Entertainment

'Westworld' May Go to Samurai World Next, But Is it a Good Idea?

Will the next season of HBO's hit show expand into other worlds, and is it worth it?

HBO

During the climax of the first season finale of HBO’s Westworld, Maeve, seemingly sentient (Thandie Newton), makes her escape. With fellow bots Hector and Armistice, as well as bumbling but well-meaning engineer Felix in tow, she travels through a section of the park’s massive Mesa Facility that the audience had ever seen before. Instead of robot gunslingers testing their marksmanship or automaton cowpokes trying their mechanical hand at poker, the hosts on the scene are Samurai warriors swinging swords at one another. Maeve asks Felix what this all is, and he gives her a perfect but typically cryptic answer: “It’s complicated.”

The existence of Samurai World would mean that there are multiple parks within the world of Westworld. And if you’re skeptical about that, peep the note that Felix gives Maeve about her daughter that specifically indicates she’s in “Park 1”). Now, we are left to wonder whether the show will actually explore Samurai World — and other alternate history parks — in its second season. This possibility offers both pros and cons for an already complicated show, and here is a brief overview of the creative cost-benefit analysis.

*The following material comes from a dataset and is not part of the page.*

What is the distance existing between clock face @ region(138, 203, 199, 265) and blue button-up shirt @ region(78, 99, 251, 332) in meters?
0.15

Delos, making all the same mistakes again in Samurai World.

HBO

Pros

It Expands the Scope of the Show

There has been so much fan chatter about how big the supposedly continent-sized park of Westworld truly is, so much so that there’s been some speculation it isn’t even located on Earth. While the big Season 1 finale didn’t spill the beans about Westworld’s exact galactic location, it did indicate that there’s somehow room for at least one more park.

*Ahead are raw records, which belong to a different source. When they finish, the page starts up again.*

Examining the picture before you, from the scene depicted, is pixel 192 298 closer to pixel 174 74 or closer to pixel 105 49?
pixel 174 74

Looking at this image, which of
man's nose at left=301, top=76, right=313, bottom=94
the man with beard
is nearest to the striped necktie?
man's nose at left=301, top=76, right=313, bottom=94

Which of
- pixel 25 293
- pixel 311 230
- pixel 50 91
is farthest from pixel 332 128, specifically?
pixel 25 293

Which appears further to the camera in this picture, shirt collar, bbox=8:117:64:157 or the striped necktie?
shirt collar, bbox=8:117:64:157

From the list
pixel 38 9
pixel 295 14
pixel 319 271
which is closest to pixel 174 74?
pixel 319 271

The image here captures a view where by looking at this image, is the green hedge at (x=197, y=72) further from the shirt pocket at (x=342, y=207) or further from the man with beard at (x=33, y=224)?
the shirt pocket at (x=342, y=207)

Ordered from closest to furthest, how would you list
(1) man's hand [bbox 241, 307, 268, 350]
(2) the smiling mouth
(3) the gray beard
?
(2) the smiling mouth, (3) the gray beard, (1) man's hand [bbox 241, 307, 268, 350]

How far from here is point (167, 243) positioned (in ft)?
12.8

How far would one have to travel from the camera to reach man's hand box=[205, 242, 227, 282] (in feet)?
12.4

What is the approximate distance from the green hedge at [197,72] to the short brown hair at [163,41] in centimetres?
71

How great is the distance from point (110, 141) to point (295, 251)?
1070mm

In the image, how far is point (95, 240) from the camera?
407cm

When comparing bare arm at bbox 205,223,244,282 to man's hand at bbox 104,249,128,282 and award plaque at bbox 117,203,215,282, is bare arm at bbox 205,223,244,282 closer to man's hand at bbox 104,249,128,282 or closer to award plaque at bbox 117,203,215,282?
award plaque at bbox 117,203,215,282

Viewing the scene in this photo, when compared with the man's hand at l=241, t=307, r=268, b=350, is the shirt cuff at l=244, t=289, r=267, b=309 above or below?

Armistice definitely begins to question her reality.

HBO

The big potential Samurai World reveal is a tantalizing validation of that speculation. The moment where Maeve, Hector, Armistice, and Felix walk in between Westworld and Samurai World, and Armistice stops to look at the vast Delos facility somewhere means there could be endless possibilities for exploring alternate worlds in future seasons. This gives the creators a vast and intimidating canvas with which to tell their story, but the breadth of those kinds of options makes it easier to expand on the introductory themes explored in of Season 1.

The Delos board of directors wanted to steal Ford’s IP from him, and part of that is perhaps expanding their lucrative fantasy theme park, with places like Samurai World prime examples of the more feasible possibilities. Ford recognized the mistake of robot consciousness in one world and in the end didn’t want to be responsible for making the same mistake again and again in whatever world the Delos engineers cook up next.

Spin-offs!

Establishing new parks might be a tall order for a show that can only be told in ten, one-hour episodes, so it makes sense that all this artificial intelligence craziness could be better explored in even more hours in a completely different show.

Spin-offs don’t carry the same cheaply opportunistic stigma they once did, with examples like Rogue One proving you can pull if off with gusto on the big screen, and others like Fear the Walking Dead showing that they have a great place on TV. HBO has even hinted that they’re more than willing to expand upon their other huge series, Game of Thrones, once that show wraps up after eight seasons. But since they know they have a bona fide hit on their hands with Westworld, being proactive and mixing it up with another show is the best way to go. The original movie did it, so this can do it too.

Cons

It’s Too Lofty, Even For Westworld

No one could plausibly say Westworld isn’t an ambitious show. To expand out to two or three new worlds would take things to an absurd level and might risk losing the show’s central conceit. Viewers might get too lost in the game, just like the Man in Black, or too obsessed with decoding the little signals and signs dropped throughout the episodes. Imagine all the fan theories!

It’s easy to forget that this whole mess is basically about an amusement park where guests go on id-satisfying adventures. Reiterating that by relying on multiple settings would get redundant. Introducing Samurai World and beyond would reduce Westworld to mere novelty, which isn’t exactly a good thing in a show called Westworld.

Introducing Samurai World ... maybe for Season 2 and beyond.

HBO

The main narrative thrust all ties back to Delos and their big endgame. Passing mention of multiple parks, as was done in the finale, could be used to harp on the themes of their greed rather than actually spending time introducing new characters and new storylines in separate parks. Better to stay focused than to wander off into uncharted territory.

It Distracts From the Strengths of Season 1

It’s true that finding out there are multiple worlds behind closed doors in the Delos facility is kind of like robots finding out that their reality is a sham. Realizing what the SW logo meant when Maeve and her robo-squad marched into those doors and found samurai robots is shocking for sure, but are we to believe that the impact of Ford’s weighty decision at the end of Season 1 is meaningless, since it’s too late to keep host consciousness contained to one park?

There are way too many important story arcs left from Season 1 tied to the Old West, and wasting time on introducing new ones would just kind of belittle the puzzle of what was set up in the first season.